(Saved data entries)

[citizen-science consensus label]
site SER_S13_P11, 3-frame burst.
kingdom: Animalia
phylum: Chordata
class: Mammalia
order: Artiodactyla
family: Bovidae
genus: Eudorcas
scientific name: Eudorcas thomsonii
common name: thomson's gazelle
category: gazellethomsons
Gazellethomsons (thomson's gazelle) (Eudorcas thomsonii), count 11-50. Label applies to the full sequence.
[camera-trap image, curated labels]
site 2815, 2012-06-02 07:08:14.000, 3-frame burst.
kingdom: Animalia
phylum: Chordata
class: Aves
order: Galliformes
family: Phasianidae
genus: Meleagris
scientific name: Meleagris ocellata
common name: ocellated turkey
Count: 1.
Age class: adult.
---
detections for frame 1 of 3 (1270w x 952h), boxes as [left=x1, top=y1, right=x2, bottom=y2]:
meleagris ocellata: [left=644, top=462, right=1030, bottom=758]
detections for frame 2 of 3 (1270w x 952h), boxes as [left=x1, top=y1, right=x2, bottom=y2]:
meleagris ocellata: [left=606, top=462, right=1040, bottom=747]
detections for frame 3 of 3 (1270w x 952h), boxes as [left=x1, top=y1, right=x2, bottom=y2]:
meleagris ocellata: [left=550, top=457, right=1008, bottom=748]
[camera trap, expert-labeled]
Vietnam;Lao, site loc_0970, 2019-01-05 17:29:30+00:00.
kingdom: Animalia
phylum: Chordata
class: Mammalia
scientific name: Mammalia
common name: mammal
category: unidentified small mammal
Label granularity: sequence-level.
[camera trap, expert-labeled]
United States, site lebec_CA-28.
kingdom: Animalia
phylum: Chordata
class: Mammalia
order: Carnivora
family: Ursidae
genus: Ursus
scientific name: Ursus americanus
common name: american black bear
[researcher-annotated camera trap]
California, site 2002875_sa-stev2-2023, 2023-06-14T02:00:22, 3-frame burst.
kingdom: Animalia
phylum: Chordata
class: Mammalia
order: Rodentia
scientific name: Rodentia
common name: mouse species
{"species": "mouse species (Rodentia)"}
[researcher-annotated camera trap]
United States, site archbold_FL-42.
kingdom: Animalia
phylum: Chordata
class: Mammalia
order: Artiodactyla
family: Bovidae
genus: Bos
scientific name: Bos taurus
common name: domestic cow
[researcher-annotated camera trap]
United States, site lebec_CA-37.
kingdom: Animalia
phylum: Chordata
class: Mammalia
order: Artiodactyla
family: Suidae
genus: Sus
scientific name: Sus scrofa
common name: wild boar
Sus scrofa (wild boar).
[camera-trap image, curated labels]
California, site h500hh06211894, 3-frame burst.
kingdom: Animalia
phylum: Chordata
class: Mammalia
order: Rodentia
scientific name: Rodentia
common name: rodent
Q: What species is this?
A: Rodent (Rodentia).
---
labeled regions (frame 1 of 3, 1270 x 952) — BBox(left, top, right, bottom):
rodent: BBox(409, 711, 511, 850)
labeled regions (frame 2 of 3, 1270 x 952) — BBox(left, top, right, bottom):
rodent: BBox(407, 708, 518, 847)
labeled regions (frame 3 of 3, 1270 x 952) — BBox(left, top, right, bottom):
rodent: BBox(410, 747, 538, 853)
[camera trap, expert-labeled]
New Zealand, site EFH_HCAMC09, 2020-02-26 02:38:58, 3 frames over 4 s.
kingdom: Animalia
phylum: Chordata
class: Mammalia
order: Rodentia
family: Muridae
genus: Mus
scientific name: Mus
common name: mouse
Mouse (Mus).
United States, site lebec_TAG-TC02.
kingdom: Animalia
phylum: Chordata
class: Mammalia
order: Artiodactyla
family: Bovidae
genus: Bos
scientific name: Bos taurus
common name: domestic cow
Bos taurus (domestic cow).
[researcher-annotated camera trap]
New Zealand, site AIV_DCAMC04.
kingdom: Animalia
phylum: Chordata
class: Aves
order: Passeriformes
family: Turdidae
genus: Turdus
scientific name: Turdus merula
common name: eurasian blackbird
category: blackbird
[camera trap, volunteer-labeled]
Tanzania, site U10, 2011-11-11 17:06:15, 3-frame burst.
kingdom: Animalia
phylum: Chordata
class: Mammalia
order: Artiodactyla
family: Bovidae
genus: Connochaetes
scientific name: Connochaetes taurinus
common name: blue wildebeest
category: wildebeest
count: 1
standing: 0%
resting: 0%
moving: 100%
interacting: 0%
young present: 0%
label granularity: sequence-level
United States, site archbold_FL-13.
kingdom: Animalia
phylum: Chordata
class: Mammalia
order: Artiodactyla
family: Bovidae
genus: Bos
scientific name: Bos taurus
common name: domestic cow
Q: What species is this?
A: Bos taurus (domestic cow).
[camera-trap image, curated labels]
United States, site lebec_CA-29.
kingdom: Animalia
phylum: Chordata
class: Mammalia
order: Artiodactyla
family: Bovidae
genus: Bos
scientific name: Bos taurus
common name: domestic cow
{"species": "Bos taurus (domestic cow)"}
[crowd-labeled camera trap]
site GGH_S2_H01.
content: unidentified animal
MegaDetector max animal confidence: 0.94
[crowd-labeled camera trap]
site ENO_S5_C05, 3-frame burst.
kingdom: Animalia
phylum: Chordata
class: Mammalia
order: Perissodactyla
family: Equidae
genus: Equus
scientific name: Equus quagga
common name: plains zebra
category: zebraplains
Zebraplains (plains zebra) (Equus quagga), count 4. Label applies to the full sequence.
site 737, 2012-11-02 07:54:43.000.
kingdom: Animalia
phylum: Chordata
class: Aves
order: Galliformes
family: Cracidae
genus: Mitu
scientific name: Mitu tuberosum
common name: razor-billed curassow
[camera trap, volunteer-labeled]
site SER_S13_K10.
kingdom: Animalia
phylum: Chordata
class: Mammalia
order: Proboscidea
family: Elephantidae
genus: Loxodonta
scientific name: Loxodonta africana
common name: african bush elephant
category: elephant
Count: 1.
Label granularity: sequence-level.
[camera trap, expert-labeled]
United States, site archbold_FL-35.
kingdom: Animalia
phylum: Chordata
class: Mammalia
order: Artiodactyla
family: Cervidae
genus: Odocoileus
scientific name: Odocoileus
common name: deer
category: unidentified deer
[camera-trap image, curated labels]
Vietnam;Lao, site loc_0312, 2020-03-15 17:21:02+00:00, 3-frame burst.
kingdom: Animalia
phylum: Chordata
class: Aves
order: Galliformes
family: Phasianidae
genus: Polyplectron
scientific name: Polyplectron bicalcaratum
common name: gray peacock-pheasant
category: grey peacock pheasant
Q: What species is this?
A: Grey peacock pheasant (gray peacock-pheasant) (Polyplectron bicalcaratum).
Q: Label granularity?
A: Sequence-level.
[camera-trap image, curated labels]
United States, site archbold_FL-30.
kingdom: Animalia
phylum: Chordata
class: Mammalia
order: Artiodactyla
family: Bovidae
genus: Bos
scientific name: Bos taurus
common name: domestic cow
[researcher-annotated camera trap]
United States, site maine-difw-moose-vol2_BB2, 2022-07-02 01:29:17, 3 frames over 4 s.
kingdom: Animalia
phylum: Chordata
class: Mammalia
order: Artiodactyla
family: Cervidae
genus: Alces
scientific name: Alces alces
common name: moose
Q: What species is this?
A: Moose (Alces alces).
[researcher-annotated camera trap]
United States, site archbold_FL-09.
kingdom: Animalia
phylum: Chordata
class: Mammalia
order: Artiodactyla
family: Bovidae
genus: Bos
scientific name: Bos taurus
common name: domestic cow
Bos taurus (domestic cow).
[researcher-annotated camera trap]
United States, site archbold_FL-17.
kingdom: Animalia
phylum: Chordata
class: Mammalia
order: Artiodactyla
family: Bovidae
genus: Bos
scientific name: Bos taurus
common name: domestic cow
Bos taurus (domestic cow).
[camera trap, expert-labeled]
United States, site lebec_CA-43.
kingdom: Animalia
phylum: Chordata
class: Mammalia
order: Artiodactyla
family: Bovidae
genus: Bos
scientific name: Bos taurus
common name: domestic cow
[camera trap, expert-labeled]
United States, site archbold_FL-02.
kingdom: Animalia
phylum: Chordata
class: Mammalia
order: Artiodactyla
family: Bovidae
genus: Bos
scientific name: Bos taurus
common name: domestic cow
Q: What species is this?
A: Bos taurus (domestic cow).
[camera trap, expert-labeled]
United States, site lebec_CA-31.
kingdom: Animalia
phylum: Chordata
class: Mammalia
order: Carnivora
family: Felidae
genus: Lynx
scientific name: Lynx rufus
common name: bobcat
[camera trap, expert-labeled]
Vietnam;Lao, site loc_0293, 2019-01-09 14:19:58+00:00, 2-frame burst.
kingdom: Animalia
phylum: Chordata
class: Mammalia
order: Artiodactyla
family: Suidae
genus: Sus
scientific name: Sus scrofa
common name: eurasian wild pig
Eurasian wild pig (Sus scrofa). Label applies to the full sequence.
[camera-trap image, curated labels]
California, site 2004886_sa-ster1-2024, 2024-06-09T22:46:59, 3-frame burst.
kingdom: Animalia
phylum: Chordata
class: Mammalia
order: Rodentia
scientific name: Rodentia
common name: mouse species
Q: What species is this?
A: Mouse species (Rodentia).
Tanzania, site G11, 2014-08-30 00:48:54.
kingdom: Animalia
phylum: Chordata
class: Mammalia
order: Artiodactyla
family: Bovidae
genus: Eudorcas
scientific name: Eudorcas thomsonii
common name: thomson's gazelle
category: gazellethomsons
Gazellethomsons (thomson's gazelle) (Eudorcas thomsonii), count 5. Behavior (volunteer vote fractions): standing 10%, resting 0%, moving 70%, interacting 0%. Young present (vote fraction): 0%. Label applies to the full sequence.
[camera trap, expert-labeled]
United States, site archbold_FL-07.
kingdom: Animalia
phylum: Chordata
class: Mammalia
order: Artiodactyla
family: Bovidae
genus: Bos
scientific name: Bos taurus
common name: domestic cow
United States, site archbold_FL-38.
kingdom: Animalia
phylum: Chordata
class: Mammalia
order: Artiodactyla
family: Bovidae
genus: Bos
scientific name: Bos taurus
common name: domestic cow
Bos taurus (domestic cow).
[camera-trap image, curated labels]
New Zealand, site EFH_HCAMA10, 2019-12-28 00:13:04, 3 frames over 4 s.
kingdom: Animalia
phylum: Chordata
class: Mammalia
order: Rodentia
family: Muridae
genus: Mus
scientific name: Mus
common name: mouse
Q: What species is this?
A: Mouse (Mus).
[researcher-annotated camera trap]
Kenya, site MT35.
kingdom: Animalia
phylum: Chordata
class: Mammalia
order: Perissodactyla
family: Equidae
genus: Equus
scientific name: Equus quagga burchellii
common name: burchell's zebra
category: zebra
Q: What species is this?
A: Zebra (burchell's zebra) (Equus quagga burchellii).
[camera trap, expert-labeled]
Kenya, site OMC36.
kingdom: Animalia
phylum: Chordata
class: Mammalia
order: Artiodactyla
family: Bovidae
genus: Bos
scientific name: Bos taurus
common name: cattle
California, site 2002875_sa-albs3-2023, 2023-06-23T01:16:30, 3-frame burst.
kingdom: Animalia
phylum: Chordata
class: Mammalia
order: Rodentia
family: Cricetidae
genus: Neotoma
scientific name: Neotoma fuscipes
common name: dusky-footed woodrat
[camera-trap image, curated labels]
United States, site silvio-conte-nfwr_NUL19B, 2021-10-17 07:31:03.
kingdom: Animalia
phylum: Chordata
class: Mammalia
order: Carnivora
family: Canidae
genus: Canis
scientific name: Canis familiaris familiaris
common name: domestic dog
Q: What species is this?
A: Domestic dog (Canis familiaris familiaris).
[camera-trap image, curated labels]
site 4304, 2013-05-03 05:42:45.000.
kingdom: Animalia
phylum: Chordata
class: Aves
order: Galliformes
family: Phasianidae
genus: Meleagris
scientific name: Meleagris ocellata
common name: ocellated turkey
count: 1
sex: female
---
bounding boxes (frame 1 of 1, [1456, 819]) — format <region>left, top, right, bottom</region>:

▶ _What the exercise asks_: Copy all the lines from the data above that hold the word "California".

▶ _Answer area_:
California, site 2002875_sa-stev2-2023, 2023-06-14T02:00:22, 3-frame burst.
California, site h500hh06211894, 3-frame burst.
California, site 2004886_sa-ster1-2024, 2024-06-09T22:46:59, 3-frame burst.
California, site 2002875_sa-albs3-2023, 2023-06-23T01:16:30, 3-frame burst.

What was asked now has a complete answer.